The captain will sigh and nod in response.

“Gunnery officer,” he’ll shout tonelessly. “Ready firing solution.”

“Ready,” you’ll respond, the tension you feel somehow absent from your voice.

“City guilty of crimes against space,” the captain will say. “Execute sentence.”

“Aye,” you’ll shout before pressing the big red button on your console. It’ll have fire stenciled on it in giant white letters, and it’ll load a giant chunk of rock into the magnetic accelerator that runs along the spine of the ship. The accelerator will charge the rock up to sub-luminal but not inconsiderable speeds. The rock will then enter the upper atmosphere and descend along the trajectory you calculated. It will press past whipping winds and split clouds before it finds its mark, striking the city with a ballistic force equivalent to a nuclear bomb. The force of the impact, the shockwave, will crush buildings and force a ring of debris outward and upward in a plume of dust and smoke visible from space. In an instant the city, twelve miles edge to edge to edge, will be gone, replaced by a hole in the ground.

The magistrate will leave before the dust has begun to settle, his assistant trailing. When the two depart it’ll feel as if the bridge took a collective sigh of relief, though no one will make a sound.

“Helmsman,” the captain will shout. “Plot a course away.”

“Aye,” the helmsman will respond, relief palpable in his voice.

You’ll be left to sit at your station and calculate theoretical vectors for theoretical asteroids that might one day strike theoretical targets, a peaceful activity when compared to devising and reviewing the math required to destroy a city of fourteen million people in an instant. You’ll know how to do both things, but you’ll prefer the former.

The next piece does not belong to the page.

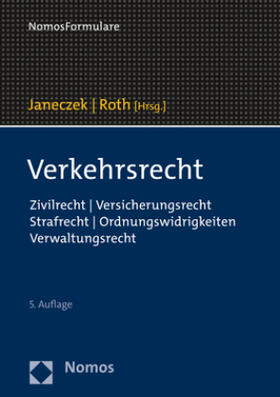 Janeczek / Roth
Verkehrsrecht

You’ll have a moment of epiphany, during a particularly interesting calculation, that although you know many things about the math associated with resolving them, you won’t actually be entirely sure what “space crimes” are. You’ll ponder asking the captain for a moment, but given the gravity of the situation you just resolved, that’ll seem like a bad idea. The question will stick in your mind, however, and calculations will become, for a time, much more difficult than they need to be.

Congratulations on Obliterating the City from Orbit!